Please shop around! There are SO many options in the city, and they do not all run you $30/week. I must have researched a dozen of them when I started doing it, and that was four years ago. There are some that have smaller shares if that's what you need, or you could also try to find a friend to go in on it with you. There are also some that deliver, or some that you pick up, some that you choose what you want and some where you get a box.

Yes, shop around, especially using our -- shameless self-promotion alert -- interactive CSA map, which we will be updating again in the winter when programs start signing folks up.

Funny--we had leftover spinach and feta latkes we got at the Whole Foods prepared foods counter and I sauteed some grape tomatoes we got at the farmer's market and put those in two bowls, reheated the latkes, put one on each of the tomatoes, and then put a fried egg on top of the tomatoes and latkes. Excellent!

Love it. Kind of Benedicty in its layering, isn't it?

You can prick it with a fork and then microwave it for about ten minutes for easier cuttiing. Just, um, be sure to not forget to prick the holes in it. If you do forget, there's no guarantee the squash will explode cleanly in half for you (I think I just got lucky).

I really love reading anything and everything about cooking, including new foods, new techniques, etc., and I also love trying new recipes when I can. The key is 'when I can.' I know for you guys this is your job now, but before, how did you find the time to actually experient and get better? I don't even have kids and I feel like I just don't have time. I'd really like to start advancing my skills, instead of doing the same things and occasionally trying something new food-wise.

§ WORK TO COMPLETE
Extend the cooking comments, starting after their final sentence. The lines after this point are separate material, unrelated to the cooking comments.

§ PROVIDED DATA
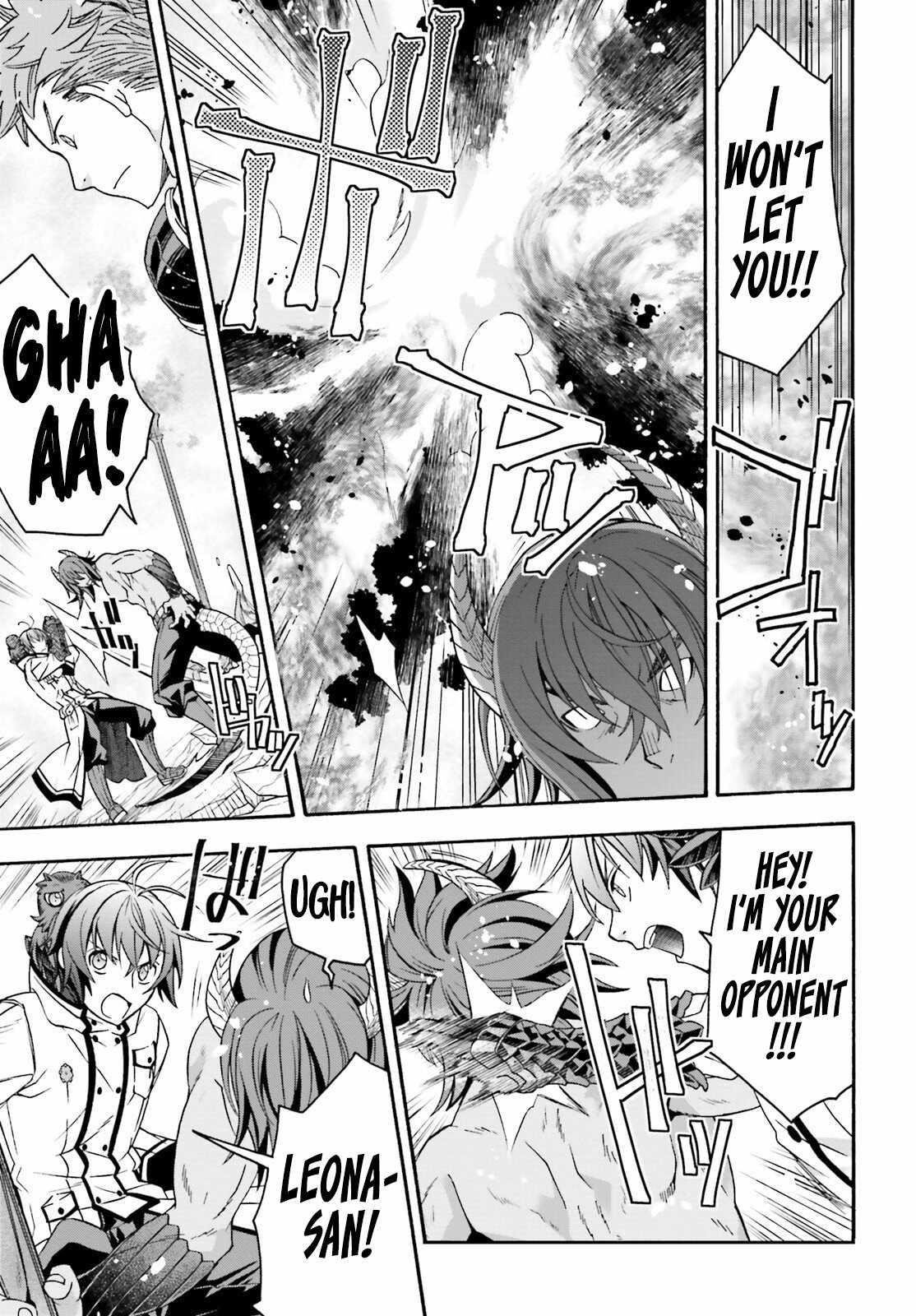 The Wrong Way To Use Healing Magic Chapter 71.2 - Page 5 in English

§ RESPONSE FOR THIS EXERCISE
Motivation helps. I used to find something I'd want to try in every issue of Gourmet mag. Or take a cooking class in a cuisine that's new to will send you to an ethnic store you don't usually go to where inspirational treasures/spices/ingredients await. I also like to find something different anytime I have to bring a dish to a party -- although I know it's contra-indicated, it carries a slight frisson of derring-do. For me it's an immediate way to get feedback on a dish. Not too many folks mind being food taster/testers. 


Time-management-wise, it doesn't take that much longer to experiment, really. Even if you try something for the first time that comes out less than perfect, chances are good that it's still edible, yes?

I don't eat sour cream, yogurt, or cream cheese; but these ingredients are frequently listed in everything from appetizers, to main courses and desserts. What do they do for the dish? Do they change the taste or texture favorably? What would happen if I just left them out? What can be substituted for them?

It's hard to address your question in a way that could be helpful to you without looking at individual recipes. Those ingredients are likely doing different things in different recipes: adding creaminess or acidity or moisture or a combination of the above. If there's one recipe in particular you'd like to adapt, please forward it along!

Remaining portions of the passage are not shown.